→ **Exercise 1**:
Translate this sentence from the passage on Hurricane Sandy into Spanish: "For starters, Sandy was taking aim at the much more densely populated New York/New Jersey region."
→ **Exercise 2**:
According to the passage on Hurricane Sandy, on what date was tropical storm Sandy born in the Caribbean Sea?
→ **Exercise 3**:
Continue the passage on Hurricane Sandy from the point where it stops.

→ **Reading passage**:
--------------------
Hurricane Sandy, a.k.a. “Frankenstorm”

Frankenstorm

Born in the tropical waters of the Caribbean Sea on October 22, tropical storm “Sandy” gave little early indication of the death and destruction it would cause just a week later. As the storm churned ominously up the Atlantic Coast in the days before Halloween, some weather trackers began calling Hurricane Sandy “Frankenstorm,” because this hurricane looked particularly scary, even monstrous. Days before it made landfall Monday night, meteorologists warned Sandy might be even more destructive than the infamous “perfect storm” that hammered New England in 1991. That storm became the subject of the popular book and disaster movie of the same name.

There were good reasons to be worried about Frankenstorm, a.k.a. “Perfect Storm II.” For starters, Sandy was taking aim at the much more densely populated New York/New Jersey region. In addition, satellite images showed the storm was unusually broad. Although its sustained winds were clocked at “only” 90 miles per hour, the hurricane’s huge rainbands sprawled out nearly 500 miles from its center as it took aim at the coast. But satellites spotted something else that made the situation even more frightful. Sandy was about to collide head-on with a powerful wintry storm system marching eastward across the United States. On top of that, a strong blast of bitter cold air was plunging south from the Arctic. The merger of all three powerful air masses soon created a hybrid “superstorm” with mind-boggling damage potential.
--------------------
→ **Dataset section**:
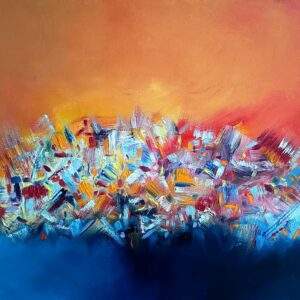 N° 99 - Huile sur toile - 80 x 120 cm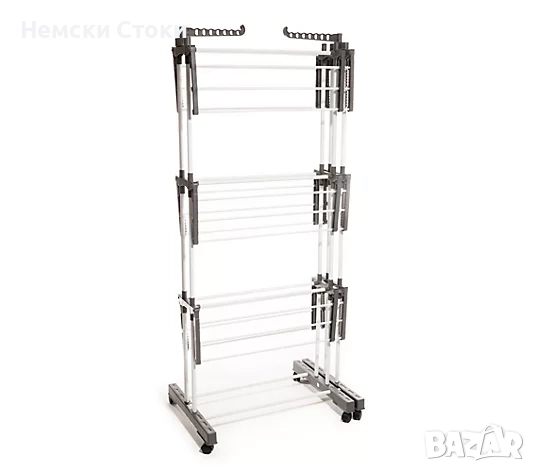 Разтегателен сушилник за дрехи с 3 нива, 72-130см, Германия, снимка 2 - Сушилници - 52282648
--------------------
→ **Exercise answer 1**:
Para empezar, Sandy apuntaba hacia la región de Nueva York/Nueva Jersey, mucho más densamente poblada.

→ **Exercise answer 2**:
October 22.

→ **Exercise answer 3**:
An Unexpected Track

Most hurricanes that churn up the Atlantic Coast eventually (between 30 and 60 degrees N latitude) are steered by prevailing westerly winds and veer to the northeast, away from land. But Sandy chugged to the north then suddenly twisted towards the Atlantic Coast. Why? A massive wall of high pressure known as a “blocking high” was unluckily parked out in the North Atlantic south of Greenland. Though not uncommon, it was an unusually intense one for this time of year. Like a huge invisible rock in the sky, the stubborn high pressure area kept the westerlies from pushing Sandy out to sea and helped nudge it in the opposite direction, as shown in this NASA time-lapse image. Sustained winds of 60+ mph lashed the coast.

A high pressure system to the northeast prevented Sandy from tracking in that direction, as hurricanes usually do at this time of year. Instead, the enormous cyclone turned toward the Jersey Shore. (Credit: ISRO/NASA/JPL-Caltech)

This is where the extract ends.